Herr Türk, Sie sind seit wenigen Monaten Hochkommissar und Sie mussten sich sofort mit mehreren schweren Menschenrechtskrisen befassen. Wo ist die Lage der Menschen besonders schlimm?
Volker Türk: In Kriegen und Konflikten leidet die Bevölkerung besonders stark. Die Menschenrechte kommen unter die Räder. Wir sehen das in der Ukraine, in Syrien, im Jemen oder auch in Äthiopien, wo glücklicherweise ein Friedensabkommen geschlossen wurde. Auch wenn das Militär putscht wie in Mali und Myanmar oder wenn autokratische Regimes nicht von der Macht lassen wollen wie in Nicaragua kommt es nahezu zwangsläufig zu Unterdrückung. Wir sehen auch Länder ohne funktionierende Regierungen wie in Haiti, dort haben Gangsterbanden in der Hauptstadt Port-au-Prince ein Schreckensregime errichtet.
Und es gibt Staaten, in denen religiöse und ideologische Fanatiker an den Schalthebeln sitzen ...

• **EXTRAHIERTE DATENSÄTZE**:
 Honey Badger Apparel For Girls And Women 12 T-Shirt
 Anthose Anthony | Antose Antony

---

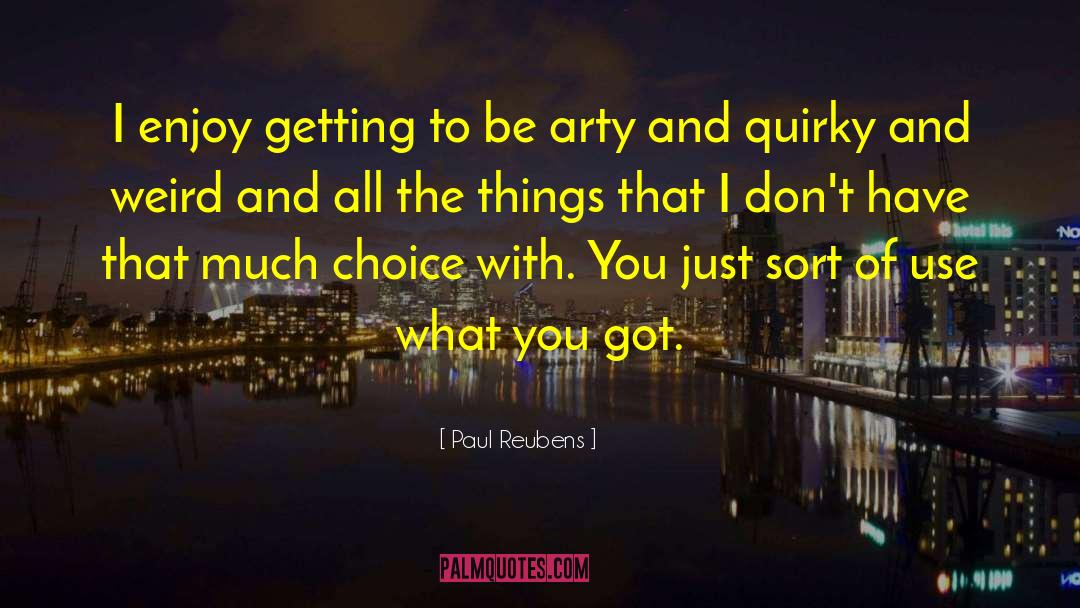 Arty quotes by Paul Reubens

• **AUFTRAG**: Schreiben Sie bitte den Abschnitt des Textes zur Prüfung von „Herr Türk, Sie“ bis „ein Schreckensregime errichtet.“ wortgetreu ab.

• **ERGEBNIS**:
Herr Türk, Sie sind seit wenigen Monaten Hochkommissar und Sie mussten sich sofort mit mehreren schweren Menschenrechtskrisen befassen. Wo ist die Lage der Menschen besonders schlimm?
Volker Türk: In Kriegen und Konflikten leidet die Bevölkerung besonders stark. Die Menschenrechte kommen unter die Räder. Wir sehen das in der Ukraine, in Syrien, im Jemen oder auch in Äthiopien, wo glücklicherweise ein Friedensabkommen geschlossen wurde. Auch wenn das Militär putscht wie in Mali und Myanmar oder wenn autokratische Regimes nicht von der Macht lassen wollen wie in Nicaragua kommt es nahezu zwangsläufig zu Unterdrückung. Wir sehen auch Länder ohne funktionierende Regierungen wie in Haiti, dort haben Gangsterbanden in der Hauptstadt Port-au-Prince ein Schreckensregime errichtet.